Coronavirus ha già causato più vittime di tutta l’epidemia Sars
L’Organizzazione Mondiale della Sanità ha comunicato che il nuovo coronavirus ha superato per
numero di morti, 814, quelle della Sars, la sindrome respiratoria acuta che nel 2002-2003 fece registrare 774 decessi. Come riporta
Repubblica, nelle ultime 24 ore ci sono stati 89 morti, dato che segna il macabro record della nuova epidemia. Come ha dichiarato il responsabile del programma di emergenza sanitaria dell’Oms,
Michael Ryan, il numero degli infetti invece sembra andare a stabilizzarsi, anche se è troppo presto per annunciare che il virus ha raggiunto il suo picco:
“Stiamo registrando un periodo di stabilità di quattro giorni, in cui il numero di casi segnalati non è aumentato. Questa è una buona notizia e potrebbe riflettere l’impatto delle misure di controllo che sono state messe in atto”. Sono molte le similitudini tra il nuovo coronavirus e la Sars. In primo luogo entrambe sono state per la prima volta riscontrate in Cina, la prima a Wuhan e la secondo a Foshan.
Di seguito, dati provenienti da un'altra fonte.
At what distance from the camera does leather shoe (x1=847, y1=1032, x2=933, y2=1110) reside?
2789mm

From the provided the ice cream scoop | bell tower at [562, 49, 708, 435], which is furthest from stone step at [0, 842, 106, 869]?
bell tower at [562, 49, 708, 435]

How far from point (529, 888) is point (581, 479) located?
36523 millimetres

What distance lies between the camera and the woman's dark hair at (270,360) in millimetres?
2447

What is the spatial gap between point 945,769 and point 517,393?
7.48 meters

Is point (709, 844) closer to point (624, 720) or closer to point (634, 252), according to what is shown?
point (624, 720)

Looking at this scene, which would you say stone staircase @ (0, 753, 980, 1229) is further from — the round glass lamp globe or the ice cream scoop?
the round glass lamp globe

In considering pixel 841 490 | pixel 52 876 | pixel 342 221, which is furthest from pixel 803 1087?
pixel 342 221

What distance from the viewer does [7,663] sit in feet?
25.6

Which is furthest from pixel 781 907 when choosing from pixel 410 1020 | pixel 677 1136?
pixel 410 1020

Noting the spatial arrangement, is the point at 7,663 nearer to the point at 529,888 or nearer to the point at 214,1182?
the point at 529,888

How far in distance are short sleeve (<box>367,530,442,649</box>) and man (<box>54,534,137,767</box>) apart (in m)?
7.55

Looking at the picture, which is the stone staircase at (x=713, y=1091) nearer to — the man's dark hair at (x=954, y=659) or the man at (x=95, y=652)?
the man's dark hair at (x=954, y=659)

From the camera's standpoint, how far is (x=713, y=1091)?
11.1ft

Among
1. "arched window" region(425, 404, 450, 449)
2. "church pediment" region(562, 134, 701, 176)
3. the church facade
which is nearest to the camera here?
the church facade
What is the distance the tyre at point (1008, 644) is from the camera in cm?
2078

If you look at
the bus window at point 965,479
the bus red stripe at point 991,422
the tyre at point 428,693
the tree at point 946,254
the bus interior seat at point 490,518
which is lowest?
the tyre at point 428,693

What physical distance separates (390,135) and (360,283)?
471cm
Sembra che il virus, in tutti e due i casi, abbia compiuto il decisivo passo dagli animali all’uomo nei mercati rionali di pesce delle due città, dove si vendono anche animali vivi che, insieme alla scarsa igiene di questi luoghi, hanno fatto venire in contatto l’uomo con questo virus. Nel caso della Sars l’animale in questione è stato individuato nello zibetto, mentre per il nuovo coronavirus gli scienziati non sono ancora sicuri se sia partito da alcuni serpenti o dal pipistrello, entrambi commestibili in Cina e venduti proprio in quei mercati. Ma se è vero che il coronavirus è più infettivo, cioè si trasmette molto più facilmente, la Sars aveva un tasso di mortalità molto più alto. Nel 2003, anni in cui la Cina si apprestava a salire sulla rampa della crescita economica, il Governo temendo ripercussioni nel commercio, nascose volontariamente il propagarsi della Sars al mondo intero. Basti pensare che i primi casi riscontrati risalivano al novembre 2002, mentre Pechino ammise l’esistenza dell’epidemia soltanto nel febbraio del 2003. L’esistenza del nuovo coronavirus invece è stata annunciata nel gennaio di quest’anno dopo i primi casi di metà dicembre. Resta, ad ogni modo, l’ostracismo di Pechino nel rivelare e condividere gli ultimi dati disponibili, nonostante le pressioni dell’Oms e della Comunità Internazionale. Il medico
Li Wenliang, il 34enne che a fine dicembre aveva dato l’allerta sul nuovo virus, venne arrestato dalla polizia di Wuhan con l’accusa di aver turbato l’ordine sociale, come egli stesso raccontò alla Cnn qualche settimana fa. Ammalatosi, è deceduto lo scorso 3 febbraio. Una vicenda, anch’essa, che riporta a quella del medico italiano
Carlo Urbani, che lavorava nell’ufficio dell’Oms ad Hanoi, tra i primi a capire nel 2003 la pericolosità della Sars. Si ammalò e morì l’11 marzo dello stesso anno, all’età di 49 anni, dopo aver messo il mondo in guardia dalla nuova epidemia.